* [Selected text]:
++++++

Schema and code validator for Oracle to Amazon RDS for PostgreSQL or Amazon Aurora PostgreSQL migration

Database migration is a sequence of steps from assessment through cutover. One of the key challenges that a migration engineer or an application team may face is validating the migrated database objects like tables, indexes, constraints, procedures, and functions. It is a time-consuming manual task to validate database objects during heterogeneous migration. You have to write a custom application or run multiple database queries to validate and compare schema objects. This validation is required as you continue to convert database objects during migration or as you continue to add incremental changes in Oracle Database.

In this post, we walk you through an automated way to validate Oracle and PostgreSQL schema differences by generating an HTML report. We use SQL queries and the oracle_fdw extension supported by Amazon Aurora PostgreSQL-Compatible Edition and Amazon Relational Database Service (Amazon RDS) for PostgreSQL with the psql command line.

++++++

* [Exercises to complete]:
a - Answer these questions using the passage on the Oracle-to-PostgreSQL schema validator.
(i) Which database objects does the passage list as ones that need validating after migration?
(ii) In what format is the report on schema differences generated?
(iii) Which extension is used together with SQL queries for the validation?
b - Repeat the part of the passage on the Oracle-to-PostgreSQL schema validator starting with "Schema and code" and going on through "in Oracle Database.".
c - Go on with the passage on the Oracle-to-PostgreSQL schema validator from where it stops.

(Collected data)

++++++

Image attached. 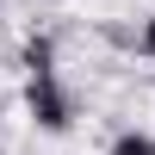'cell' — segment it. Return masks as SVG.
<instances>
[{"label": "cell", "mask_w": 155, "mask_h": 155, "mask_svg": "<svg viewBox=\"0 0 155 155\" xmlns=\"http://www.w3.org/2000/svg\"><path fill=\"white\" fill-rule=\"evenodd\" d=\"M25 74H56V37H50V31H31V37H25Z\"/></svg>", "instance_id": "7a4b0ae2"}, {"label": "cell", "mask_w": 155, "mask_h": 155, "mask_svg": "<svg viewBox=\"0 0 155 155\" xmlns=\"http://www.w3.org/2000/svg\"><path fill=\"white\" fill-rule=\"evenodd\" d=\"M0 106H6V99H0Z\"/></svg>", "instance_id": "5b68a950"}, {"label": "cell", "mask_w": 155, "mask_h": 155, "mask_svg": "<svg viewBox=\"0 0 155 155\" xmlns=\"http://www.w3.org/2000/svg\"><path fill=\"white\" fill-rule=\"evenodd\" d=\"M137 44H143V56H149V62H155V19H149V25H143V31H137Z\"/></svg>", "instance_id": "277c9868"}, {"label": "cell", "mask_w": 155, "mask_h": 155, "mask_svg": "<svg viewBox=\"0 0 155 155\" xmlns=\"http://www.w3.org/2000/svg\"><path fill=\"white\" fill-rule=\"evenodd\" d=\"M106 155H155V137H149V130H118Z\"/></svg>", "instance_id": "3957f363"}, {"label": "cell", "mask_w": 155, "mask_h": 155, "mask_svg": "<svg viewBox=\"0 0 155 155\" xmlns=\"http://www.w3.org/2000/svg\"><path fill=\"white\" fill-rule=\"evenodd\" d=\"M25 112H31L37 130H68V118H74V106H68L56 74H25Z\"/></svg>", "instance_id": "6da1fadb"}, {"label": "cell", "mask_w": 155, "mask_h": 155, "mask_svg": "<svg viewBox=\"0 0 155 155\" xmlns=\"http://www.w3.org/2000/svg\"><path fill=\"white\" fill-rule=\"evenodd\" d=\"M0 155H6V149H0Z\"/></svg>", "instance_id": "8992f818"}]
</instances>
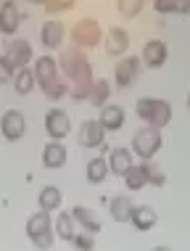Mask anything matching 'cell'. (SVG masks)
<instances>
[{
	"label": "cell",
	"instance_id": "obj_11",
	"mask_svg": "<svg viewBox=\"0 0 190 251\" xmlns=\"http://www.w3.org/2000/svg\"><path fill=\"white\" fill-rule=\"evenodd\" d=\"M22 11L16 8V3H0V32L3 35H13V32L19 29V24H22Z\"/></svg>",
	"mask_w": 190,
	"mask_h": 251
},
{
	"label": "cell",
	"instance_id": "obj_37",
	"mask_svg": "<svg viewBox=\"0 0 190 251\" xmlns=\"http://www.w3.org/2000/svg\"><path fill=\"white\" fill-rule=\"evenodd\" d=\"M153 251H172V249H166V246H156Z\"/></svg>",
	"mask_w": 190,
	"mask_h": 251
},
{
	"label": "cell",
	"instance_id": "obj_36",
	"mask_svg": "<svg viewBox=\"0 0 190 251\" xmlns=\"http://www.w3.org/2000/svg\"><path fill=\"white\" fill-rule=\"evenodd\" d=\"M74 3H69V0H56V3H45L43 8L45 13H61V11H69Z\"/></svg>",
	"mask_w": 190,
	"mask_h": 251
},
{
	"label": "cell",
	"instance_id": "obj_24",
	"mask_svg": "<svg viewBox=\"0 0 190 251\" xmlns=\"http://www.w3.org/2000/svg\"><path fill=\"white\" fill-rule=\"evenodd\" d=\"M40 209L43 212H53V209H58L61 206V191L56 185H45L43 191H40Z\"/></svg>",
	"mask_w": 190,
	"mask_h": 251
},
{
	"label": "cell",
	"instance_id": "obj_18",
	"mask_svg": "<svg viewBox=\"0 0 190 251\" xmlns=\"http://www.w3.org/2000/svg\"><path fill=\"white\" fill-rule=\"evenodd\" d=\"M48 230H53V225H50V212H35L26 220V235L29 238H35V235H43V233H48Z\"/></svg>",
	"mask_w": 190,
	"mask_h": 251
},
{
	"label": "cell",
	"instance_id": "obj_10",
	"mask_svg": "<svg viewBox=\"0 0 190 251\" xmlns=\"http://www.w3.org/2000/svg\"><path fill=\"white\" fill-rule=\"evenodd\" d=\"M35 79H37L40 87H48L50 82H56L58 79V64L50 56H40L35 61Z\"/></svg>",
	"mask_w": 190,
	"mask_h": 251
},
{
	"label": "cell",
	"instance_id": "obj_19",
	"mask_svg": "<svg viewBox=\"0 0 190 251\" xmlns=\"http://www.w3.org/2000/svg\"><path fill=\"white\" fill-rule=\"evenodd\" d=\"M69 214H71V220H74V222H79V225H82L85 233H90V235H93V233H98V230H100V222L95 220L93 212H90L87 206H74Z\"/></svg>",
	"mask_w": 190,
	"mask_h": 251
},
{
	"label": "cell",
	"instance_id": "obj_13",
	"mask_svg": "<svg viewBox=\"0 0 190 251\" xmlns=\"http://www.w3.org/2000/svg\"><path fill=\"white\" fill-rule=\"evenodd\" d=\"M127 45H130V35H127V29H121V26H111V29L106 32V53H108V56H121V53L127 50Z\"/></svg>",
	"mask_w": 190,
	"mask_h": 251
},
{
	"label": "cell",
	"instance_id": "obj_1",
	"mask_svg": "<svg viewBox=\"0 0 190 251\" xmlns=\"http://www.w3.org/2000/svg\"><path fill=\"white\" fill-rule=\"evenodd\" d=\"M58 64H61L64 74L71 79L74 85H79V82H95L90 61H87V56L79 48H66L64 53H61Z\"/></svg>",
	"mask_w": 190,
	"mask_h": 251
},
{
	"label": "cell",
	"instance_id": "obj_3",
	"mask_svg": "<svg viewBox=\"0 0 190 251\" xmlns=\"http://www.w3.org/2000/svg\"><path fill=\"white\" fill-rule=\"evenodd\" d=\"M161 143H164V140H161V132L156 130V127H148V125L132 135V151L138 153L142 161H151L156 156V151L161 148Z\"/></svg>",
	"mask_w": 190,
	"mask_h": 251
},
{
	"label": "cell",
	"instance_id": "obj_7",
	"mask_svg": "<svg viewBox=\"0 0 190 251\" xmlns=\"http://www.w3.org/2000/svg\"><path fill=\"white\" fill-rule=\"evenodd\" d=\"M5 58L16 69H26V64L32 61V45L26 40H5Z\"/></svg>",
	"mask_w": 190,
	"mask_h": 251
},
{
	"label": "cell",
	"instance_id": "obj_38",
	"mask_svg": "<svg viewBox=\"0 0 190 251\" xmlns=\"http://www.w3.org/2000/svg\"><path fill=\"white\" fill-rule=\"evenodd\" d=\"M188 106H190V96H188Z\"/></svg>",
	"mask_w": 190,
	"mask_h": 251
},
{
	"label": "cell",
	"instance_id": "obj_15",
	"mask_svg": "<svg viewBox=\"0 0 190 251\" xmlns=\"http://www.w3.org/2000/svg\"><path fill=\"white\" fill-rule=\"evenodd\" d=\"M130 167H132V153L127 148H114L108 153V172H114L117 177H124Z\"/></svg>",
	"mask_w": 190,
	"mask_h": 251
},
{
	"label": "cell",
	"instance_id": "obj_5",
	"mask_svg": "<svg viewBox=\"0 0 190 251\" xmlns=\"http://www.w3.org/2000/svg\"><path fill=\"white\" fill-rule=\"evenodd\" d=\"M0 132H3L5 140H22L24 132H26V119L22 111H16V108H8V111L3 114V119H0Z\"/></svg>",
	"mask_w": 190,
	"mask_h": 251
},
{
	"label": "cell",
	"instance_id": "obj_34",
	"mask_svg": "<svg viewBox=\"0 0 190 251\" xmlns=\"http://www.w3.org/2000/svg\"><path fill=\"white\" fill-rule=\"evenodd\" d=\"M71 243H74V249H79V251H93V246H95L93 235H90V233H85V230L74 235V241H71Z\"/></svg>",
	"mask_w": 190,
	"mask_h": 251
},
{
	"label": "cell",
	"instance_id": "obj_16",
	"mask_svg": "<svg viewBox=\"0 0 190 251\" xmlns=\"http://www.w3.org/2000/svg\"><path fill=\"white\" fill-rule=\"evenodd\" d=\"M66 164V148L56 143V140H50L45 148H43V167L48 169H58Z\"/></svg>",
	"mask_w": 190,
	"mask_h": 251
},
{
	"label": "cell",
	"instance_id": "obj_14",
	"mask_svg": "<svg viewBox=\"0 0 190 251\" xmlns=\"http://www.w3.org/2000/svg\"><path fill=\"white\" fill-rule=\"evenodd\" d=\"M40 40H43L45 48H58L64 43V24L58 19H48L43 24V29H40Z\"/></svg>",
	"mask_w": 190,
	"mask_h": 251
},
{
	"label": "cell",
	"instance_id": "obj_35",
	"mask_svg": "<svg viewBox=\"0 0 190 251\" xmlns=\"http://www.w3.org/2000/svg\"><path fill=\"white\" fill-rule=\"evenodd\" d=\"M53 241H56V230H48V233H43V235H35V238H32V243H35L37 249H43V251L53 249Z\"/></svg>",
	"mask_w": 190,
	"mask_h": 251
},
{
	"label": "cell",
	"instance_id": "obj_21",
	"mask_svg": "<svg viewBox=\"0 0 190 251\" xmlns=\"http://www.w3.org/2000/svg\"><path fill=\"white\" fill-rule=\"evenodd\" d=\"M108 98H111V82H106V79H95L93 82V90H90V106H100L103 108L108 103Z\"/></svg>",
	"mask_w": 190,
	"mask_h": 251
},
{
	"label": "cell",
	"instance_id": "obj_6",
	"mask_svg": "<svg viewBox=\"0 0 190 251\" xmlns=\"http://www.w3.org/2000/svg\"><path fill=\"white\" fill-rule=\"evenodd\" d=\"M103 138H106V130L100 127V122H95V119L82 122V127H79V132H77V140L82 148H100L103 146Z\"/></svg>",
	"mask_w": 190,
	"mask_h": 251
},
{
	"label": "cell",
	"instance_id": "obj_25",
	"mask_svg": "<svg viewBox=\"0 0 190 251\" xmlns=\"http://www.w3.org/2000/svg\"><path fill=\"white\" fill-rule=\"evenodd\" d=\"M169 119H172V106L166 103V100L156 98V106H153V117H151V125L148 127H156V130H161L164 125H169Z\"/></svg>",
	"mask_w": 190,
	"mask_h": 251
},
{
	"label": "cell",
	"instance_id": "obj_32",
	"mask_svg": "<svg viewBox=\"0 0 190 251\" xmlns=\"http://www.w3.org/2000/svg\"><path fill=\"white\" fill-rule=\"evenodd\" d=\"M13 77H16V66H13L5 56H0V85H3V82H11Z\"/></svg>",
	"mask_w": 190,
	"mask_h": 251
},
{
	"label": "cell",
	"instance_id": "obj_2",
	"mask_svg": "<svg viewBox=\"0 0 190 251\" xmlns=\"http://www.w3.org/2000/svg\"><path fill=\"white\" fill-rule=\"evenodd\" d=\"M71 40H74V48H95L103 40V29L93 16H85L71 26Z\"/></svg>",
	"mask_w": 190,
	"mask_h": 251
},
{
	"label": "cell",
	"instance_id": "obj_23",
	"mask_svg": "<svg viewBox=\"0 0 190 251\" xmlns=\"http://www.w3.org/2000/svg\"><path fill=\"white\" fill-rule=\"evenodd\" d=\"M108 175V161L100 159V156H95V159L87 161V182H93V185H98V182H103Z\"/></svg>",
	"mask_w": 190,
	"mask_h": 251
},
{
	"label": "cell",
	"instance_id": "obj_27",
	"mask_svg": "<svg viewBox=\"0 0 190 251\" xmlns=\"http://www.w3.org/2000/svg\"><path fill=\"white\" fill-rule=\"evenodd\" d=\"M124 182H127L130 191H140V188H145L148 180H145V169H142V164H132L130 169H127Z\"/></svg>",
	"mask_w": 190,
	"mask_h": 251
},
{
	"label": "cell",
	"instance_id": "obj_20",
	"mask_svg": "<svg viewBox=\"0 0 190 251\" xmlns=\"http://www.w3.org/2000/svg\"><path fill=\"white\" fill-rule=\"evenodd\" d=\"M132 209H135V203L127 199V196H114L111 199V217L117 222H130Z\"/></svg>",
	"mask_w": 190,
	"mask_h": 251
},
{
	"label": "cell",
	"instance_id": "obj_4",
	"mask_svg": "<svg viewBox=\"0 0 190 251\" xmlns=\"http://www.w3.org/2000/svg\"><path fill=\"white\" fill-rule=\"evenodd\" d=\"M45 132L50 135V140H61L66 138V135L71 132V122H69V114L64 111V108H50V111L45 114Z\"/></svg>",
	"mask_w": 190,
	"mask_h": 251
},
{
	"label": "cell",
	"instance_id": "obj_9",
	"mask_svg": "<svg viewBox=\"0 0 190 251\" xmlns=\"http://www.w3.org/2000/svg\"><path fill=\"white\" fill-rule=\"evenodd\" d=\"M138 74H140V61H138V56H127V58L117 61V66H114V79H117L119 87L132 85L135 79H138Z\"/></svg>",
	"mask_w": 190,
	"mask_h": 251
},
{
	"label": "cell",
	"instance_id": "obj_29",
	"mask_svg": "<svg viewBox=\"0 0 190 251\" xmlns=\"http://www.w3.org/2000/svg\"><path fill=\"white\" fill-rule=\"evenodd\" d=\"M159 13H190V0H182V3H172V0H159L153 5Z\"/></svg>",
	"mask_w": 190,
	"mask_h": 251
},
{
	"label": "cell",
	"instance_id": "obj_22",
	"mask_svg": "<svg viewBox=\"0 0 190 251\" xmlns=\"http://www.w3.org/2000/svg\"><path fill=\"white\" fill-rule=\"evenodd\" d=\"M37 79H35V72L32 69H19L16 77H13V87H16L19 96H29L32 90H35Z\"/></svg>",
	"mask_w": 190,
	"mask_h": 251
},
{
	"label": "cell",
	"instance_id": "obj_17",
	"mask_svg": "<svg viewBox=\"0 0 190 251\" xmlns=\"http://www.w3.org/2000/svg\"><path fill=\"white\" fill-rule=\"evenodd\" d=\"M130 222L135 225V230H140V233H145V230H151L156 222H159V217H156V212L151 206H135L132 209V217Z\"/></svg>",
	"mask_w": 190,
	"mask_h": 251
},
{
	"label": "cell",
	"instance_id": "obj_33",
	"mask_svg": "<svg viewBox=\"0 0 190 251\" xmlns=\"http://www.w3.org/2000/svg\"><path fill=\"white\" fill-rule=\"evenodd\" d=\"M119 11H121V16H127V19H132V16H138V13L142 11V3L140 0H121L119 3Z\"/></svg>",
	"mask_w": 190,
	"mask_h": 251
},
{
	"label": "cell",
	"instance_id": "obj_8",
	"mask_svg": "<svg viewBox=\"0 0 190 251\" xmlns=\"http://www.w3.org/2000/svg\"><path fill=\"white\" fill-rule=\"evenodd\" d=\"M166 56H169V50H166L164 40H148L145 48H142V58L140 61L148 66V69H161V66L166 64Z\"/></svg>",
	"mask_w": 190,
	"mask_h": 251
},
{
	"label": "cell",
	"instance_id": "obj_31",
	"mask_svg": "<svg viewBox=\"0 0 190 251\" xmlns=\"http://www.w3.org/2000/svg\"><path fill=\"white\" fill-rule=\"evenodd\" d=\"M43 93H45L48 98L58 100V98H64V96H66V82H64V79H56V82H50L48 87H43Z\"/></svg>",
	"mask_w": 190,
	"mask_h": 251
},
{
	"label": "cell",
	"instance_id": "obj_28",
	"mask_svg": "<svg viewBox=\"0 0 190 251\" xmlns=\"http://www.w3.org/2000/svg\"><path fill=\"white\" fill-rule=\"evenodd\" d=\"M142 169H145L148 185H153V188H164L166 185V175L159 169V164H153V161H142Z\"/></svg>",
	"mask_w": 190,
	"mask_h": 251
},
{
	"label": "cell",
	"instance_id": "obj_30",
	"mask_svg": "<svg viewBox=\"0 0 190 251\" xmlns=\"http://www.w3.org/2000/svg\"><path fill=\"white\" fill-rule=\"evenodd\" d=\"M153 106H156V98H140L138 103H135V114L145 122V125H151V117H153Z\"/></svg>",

++++++

* [Answer set]:
a -
(i) Tables, indexes, constraints, procedures, and functions.
(ii) HTML.
(iii) The oracle_fdw extension.

b -
Schema and code validator for Oracle to Amazon RDS for PostgreSQL or Amazon Aurora PostgreSQL migration

Database migration is a sequence of steps from assessment through cutover. One of the key challenges that a migration engineer or an application team may face is validating the migrated database objects like tables, indexes, constraints, procedures, and functions. It is a time-consuming manual task to validate database objects during heterogeneous migration. You have to write a custom application or run multiple database queries to validate and compare schema objects. This validation is required as you continue to convert database objects during migration or as you continue to add incremental changes in Oracle Database.

c -
Solution overview

The solution uses the oracle_fdw extension, available with Aurora PostgreSQL or Amazon RDS for PostgreSQL, to query Oracle metadata tables or views and compare them with PostgreSQL. The oracle_fdw PostgreSQL extension provides a Foreign Data Wrapper for easy and efficient access to Oracle databases. For additional details, refer to Connect to Oracle from Amazon RDS for PostgreSQL using the oracle_fdw.

In this post, we perform the following high-level implementation steps:

Install the oracle_fdw extension and configure foreign tables for Oracle metadata views or tables.
Run the schema validator script using the psql command line from a bastion host and generate mismatch reports between source and target as an HTML file.

The following diagram illustrates the solution architecture for Aurora PostgreSQL, but the architecture remains the same for Amazon RDS for PostgreSQL.

Prerequisites

The script requires the oracle_fdw extension, which helps you connect to Oracle database. Currently, the oracle_fdw extension is available in Aurora PostgreSQL 12.7 and above or Amazon RDS for PostgreSQL 12.7 and above.

It is also expected that connectivity between your Oracle database and Aurora PostgreSQL 12.7 or Amazon RDS for PostgreSQL is setup either using AWS Site-to-Site VPN or AWS Direct Connect.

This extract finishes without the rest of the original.